Global financial markets are booming. Central banks in advanced economies are in tacit competition mode to extend their ultra-loose monetary policy as long as they possibly can. On the one hand, the global economy is enjoying a robust and synchronized recovery. On the other hand, however, central banks are maintaining an extremely cautious stance on acting on this and switching gears back to the normal policy level. This is partly due to a legacy effect. Zero or even negative interest rates, coupled with aggressive asset purchases by central banks, have been praised as a key factor in spurring the current economic recovery.
It seems that central banks don’t want to cause harm to such credit by hastily exiting credit and liquidity laxity. By announcing that it will continue to buy €30 billion ($34.8 billion) in bonds per month at least until September next year and keep interest rates low beyond then, the European Central Bank (ECB) placated market players’ concerns about an imminent end to loose monetary policy in the Euro area. Equity markets on both sides of the Atlantic have welcomed the move, which has further lowered German bund and UK guild yields. With Jerome Powell, nominee to become the new Chair of the US Federal Reserve, expected to support policy continuity, this may signal a yawning interest rate differential between the US and EU.
What does this have to do with Asia? Although the policy metrics of central banks in advanced economies may not include Asian economies, Asia is not immune from the impact of changing global monetary policy and financial market conditions. ADB’s recent Asian Economic Integration Report 2017 noted that inward debt investment to Asia fell by $13.9 billion in 2016, a reversal of the $28.8 billion increase in 2015. But inward equity investment climbed by $167.6 billion, much higher than $46.7 billion increase in 2015. Both the EU’s and US’ portfolio equity investments were robust. With debt investment to Asia also recovering in 2017, total financial flows into the region seem to be growing as strong as ever. This could be a good sign for regional economies, as it may reflect foreign investor confidence in Asia. However, an examination of global financial conditions calls for a more cautious interpretation. Financial inflows reflect a search by investors for yield, both for bond and equity. But more fundamentally, they are spurred by expanding global liquidity and credit cycle. The global economy is at the latter phase of that cycle, and there is a lack of sufficient investment opportunities worldwide. Look at US stock markets. The Dow Jones and S&P indexes are hitting historical highs almost every week, along with equally historically low market volatilities. There’s no doubt that a significant degree of investor complacency underlies this. If capital flows into Asia are driven more by the global liquidity cycle than by economic fundamentals, these flows can ebb at any time and at any speed. In this sense, the recent policy stance reaffirmed by the ECB is not encouraging for Asian economies and financial markets. The global liquidity cycle should be normalized and the credit binge reduced before asset price bubbles are created. Hence, Asia needs to stay vigilant so things do not get out of control. Unfortunately, Asian financial markets are becoming more and more susceptible to potential market corrections and capital flow reversals triggered by factors such as geopolitical risk or economic policy failures.

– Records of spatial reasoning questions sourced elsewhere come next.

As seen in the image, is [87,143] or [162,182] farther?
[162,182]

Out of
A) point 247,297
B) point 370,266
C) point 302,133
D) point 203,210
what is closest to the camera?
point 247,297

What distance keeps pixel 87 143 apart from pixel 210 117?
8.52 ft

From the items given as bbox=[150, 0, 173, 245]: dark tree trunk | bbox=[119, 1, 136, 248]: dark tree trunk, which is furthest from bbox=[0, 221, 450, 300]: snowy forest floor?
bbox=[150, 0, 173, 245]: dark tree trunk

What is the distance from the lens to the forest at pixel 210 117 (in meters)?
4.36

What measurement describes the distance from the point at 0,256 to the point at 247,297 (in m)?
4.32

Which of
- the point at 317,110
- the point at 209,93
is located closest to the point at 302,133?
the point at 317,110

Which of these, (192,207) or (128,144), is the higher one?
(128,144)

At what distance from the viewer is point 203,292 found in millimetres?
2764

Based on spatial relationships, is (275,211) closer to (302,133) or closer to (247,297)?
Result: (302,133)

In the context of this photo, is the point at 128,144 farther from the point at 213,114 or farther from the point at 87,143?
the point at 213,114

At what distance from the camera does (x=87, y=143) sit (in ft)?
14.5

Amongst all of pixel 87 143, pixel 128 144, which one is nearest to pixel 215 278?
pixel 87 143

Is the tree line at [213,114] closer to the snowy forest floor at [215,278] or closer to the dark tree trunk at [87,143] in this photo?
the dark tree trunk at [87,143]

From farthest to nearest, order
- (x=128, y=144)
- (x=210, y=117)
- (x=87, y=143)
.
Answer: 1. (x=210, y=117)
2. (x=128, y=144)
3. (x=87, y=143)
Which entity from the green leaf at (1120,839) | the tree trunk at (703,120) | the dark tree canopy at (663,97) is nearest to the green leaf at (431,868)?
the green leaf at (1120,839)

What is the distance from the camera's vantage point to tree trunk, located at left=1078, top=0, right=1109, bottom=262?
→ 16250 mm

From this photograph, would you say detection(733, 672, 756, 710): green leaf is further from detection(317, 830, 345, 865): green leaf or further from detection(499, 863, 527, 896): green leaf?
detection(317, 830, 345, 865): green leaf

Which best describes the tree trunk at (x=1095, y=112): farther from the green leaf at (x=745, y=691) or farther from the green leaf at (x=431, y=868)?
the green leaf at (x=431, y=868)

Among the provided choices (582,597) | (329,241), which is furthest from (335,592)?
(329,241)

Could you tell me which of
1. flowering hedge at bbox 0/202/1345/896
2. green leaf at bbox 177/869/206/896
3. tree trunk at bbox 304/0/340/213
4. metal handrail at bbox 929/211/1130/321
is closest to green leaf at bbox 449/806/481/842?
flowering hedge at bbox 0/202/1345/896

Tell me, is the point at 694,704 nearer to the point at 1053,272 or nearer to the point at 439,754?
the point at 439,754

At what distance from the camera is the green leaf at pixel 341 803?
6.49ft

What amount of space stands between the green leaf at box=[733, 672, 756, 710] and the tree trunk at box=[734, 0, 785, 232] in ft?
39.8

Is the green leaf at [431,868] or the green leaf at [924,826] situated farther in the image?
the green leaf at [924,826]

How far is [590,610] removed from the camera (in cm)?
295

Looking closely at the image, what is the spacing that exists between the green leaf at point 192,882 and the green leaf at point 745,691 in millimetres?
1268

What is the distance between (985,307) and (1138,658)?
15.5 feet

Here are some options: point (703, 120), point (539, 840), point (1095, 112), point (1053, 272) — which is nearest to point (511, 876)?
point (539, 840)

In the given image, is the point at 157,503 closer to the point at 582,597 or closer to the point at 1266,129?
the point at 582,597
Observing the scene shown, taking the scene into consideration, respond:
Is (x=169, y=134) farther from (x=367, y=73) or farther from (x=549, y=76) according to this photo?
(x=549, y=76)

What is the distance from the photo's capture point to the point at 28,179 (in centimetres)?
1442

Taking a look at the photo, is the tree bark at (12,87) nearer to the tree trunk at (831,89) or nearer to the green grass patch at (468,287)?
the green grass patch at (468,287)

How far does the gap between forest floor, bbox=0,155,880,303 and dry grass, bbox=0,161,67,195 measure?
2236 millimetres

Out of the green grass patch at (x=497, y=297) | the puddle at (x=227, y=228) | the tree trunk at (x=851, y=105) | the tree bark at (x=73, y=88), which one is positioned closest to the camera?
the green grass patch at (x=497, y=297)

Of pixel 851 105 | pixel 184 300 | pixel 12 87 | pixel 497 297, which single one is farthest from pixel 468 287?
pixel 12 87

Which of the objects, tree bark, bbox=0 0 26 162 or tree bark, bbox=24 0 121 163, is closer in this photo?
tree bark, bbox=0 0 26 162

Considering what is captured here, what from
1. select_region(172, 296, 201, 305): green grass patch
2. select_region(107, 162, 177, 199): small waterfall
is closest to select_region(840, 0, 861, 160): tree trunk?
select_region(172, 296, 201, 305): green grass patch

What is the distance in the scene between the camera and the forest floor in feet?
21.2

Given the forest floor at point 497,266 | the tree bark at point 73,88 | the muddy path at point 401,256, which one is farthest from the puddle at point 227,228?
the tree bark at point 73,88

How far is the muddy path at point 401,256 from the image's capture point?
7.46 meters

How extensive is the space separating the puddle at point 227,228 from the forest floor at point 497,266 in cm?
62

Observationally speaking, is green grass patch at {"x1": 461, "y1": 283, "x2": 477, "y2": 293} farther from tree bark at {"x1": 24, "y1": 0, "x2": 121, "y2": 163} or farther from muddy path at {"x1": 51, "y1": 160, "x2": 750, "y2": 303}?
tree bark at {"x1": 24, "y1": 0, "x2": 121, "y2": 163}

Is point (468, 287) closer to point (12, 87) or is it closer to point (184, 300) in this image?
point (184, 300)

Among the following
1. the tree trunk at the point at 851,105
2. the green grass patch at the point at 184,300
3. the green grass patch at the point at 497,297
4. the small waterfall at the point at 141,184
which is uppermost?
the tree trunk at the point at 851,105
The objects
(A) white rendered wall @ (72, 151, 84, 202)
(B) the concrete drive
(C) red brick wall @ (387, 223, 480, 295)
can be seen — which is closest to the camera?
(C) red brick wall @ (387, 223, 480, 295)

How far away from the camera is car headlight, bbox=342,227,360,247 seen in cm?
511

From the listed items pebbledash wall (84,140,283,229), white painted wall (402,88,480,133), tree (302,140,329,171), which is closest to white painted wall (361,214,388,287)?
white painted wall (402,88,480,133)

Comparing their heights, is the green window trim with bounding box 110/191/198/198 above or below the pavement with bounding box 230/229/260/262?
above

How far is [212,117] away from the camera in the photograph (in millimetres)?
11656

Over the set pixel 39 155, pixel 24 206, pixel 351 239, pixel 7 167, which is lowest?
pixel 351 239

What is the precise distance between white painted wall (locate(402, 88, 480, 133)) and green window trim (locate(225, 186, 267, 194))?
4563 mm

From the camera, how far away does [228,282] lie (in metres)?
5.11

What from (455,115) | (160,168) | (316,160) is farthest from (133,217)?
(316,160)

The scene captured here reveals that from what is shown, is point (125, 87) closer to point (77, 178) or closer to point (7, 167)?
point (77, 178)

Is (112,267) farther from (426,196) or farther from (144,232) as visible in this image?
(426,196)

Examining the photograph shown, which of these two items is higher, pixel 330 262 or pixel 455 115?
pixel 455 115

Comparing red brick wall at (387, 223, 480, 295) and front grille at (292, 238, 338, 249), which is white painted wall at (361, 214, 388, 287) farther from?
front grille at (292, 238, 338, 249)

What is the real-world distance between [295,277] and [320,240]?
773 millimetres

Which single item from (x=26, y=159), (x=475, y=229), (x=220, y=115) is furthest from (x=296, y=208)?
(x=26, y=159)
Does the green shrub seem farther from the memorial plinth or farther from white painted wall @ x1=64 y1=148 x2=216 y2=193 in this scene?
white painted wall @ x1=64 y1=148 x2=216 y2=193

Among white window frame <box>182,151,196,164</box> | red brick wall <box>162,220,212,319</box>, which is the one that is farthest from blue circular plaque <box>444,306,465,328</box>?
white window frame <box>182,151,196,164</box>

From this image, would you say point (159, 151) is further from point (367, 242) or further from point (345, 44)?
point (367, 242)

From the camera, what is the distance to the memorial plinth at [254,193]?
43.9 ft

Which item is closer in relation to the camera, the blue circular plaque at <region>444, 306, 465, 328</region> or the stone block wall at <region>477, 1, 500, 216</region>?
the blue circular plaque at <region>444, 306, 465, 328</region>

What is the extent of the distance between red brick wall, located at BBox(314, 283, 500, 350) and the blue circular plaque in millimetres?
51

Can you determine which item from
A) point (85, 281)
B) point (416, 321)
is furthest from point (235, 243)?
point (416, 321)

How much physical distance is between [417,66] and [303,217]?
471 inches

So, what steps could correct this trend? The crucial step is for Asian policy makers to start preparing. First, early detection and preemptive response to any buildup of financial risk is critically important. Policy makers can do this in three ways: 1. Maintain sound macroeconomic policies—including a flexible exchange rate and adequate foreign exchange reserves—to maintain investor confidence. 2. Adopt an effective macroprudential policy framework to prevent excessive credit growth and asset price inflation. 3. Enhance risk management systems by upgrading prudential regulation and supervision.
Second, in the medium to long term, deepening and broadening regional financial markets and financial systems are essential for financial efficiency and resilience. A more developed and regionally integrated banking and financial market can improve efficiency in channeling regional savings into real, productive investment.
Third, further reforms are needed to make economies more resilient, and ensure sustainable and inclusive growth. Crisis lessons remind us that sound economic fundamentals are the key to resilience. The region requires greater revenues from tax reforms and better collection to finance infrastructure and social sector needs. Fiscal policy can also play an important long-term role in enhancing an economy’s productivity and growth potential. The global economy is entering uncharted territory, with sustained economic growth coupled with low inflation and close to full employment. This emerging scenario puzzles economists as well as policy makers. In uncertain times, it’s best not to rely on probabilities. Instead, the region’s economies should check their fundamentals once again, and take precautionary measures against potential risks.